Voting 12-4, the board agreed to pursue talks leading to an affiliation or merger with Hartford's largest tertiary-care provider. Community activists favored a competing proposal from Hartford's other major tertiary-care provider-Saint Francis Hospital and Medical Center.
Winsted Memorial's board liked Hartford Hospital's approach because it called for creating a regional system involving physicians and hospitals, said Herbert Isaacson, board chairman and a partner in the law firm of Levy & Droney in Farmington, Conn. The system would include Charlotte Hungerford Hospital in Torrington, about 11 miles from Winsted and a partner of Hartford Hospital.
Hartford Hospital and Charlotte Hungerford jointly submitted a proposal for restructuring Winsted Memorial, which now serves no more than 11 patients a day, Isaacson said. Hartford Hospital also said it will assist in securing
$5 million to $7 million in debt capital.
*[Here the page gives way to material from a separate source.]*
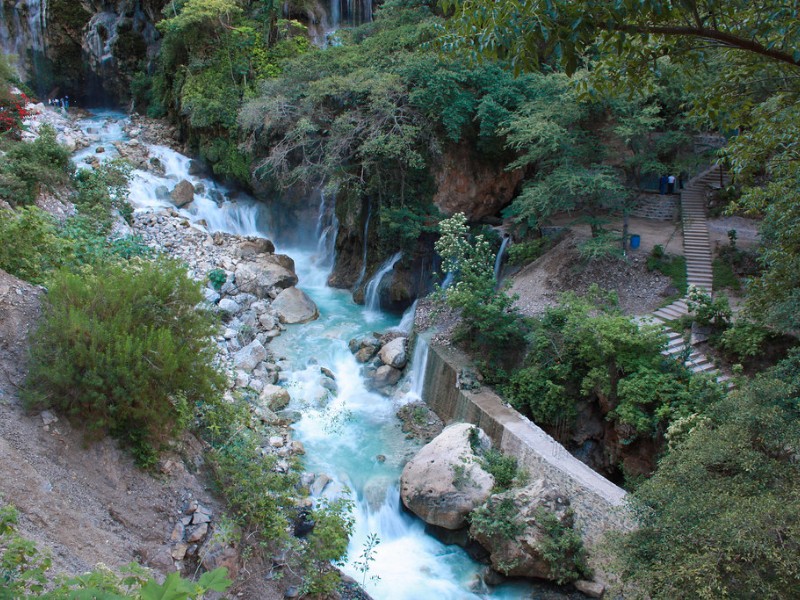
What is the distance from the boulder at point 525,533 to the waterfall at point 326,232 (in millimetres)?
11603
Winsted Memorial's medical staff and emergency room workers also supported the proposal because they admit many tertiary-care cases to Hartford Hospital and rely on its clinical expertise for consultations, he said.
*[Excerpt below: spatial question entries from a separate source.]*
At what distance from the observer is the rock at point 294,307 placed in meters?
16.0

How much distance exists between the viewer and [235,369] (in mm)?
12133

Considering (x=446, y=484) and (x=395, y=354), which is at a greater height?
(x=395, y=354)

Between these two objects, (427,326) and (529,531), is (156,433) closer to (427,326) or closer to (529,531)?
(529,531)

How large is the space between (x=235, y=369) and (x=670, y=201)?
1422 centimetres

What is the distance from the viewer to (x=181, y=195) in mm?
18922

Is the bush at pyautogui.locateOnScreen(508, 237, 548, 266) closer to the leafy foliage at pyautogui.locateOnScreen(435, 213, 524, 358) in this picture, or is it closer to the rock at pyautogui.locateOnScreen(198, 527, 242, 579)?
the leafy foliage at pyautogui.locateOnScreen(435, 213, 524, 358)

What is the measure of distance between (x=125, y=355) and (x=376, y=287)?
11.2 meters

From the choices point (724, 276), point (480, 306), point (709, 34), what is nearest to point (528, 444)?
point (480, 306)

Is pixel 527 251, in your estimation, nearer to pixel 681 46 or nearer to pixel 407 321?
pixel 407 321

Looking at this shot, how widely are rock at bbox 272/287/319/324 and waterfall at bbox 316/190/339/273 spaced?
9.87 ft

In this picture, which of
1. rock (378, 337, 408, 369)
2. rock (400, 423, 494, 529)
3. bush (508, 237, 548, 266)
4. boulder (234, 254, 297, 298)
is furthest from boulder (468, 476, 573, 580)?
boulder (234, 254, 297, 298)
"Saint Francis, on the other hand, was looking for an entry into the region so they could compete with Hartford Hospital," Isaacson said. "I think the board was uncomfortable with that."
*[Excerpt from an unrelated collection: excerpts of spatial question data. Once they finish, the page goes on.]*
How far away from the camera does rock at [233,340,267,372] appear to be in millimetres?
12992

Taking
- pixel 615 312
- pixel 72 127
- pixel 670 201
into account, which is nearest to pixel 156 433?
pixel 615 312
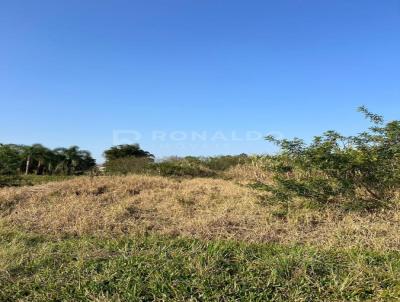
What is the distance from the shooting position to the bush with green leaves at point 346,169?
6.23 m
The Code Blue Committee, a community organization created to save the hospital from shuttering acute-care operations, backed Saint Francis' proposal because it envisioned maintaining inpatient beds as part of a comprehensive plan to ensure long-term viability. It also committed to investing $5 million for the development of new services.
Charlene LaVoie, the community's lawyer, said the decision to ally with Hartford Hospital "moves us toward an unhealthy, noncompetitive healthcare monopoly in the northwest corner (of the state)." There's no motivation for Hartford to preserve acute-care beds in Winsted, she said.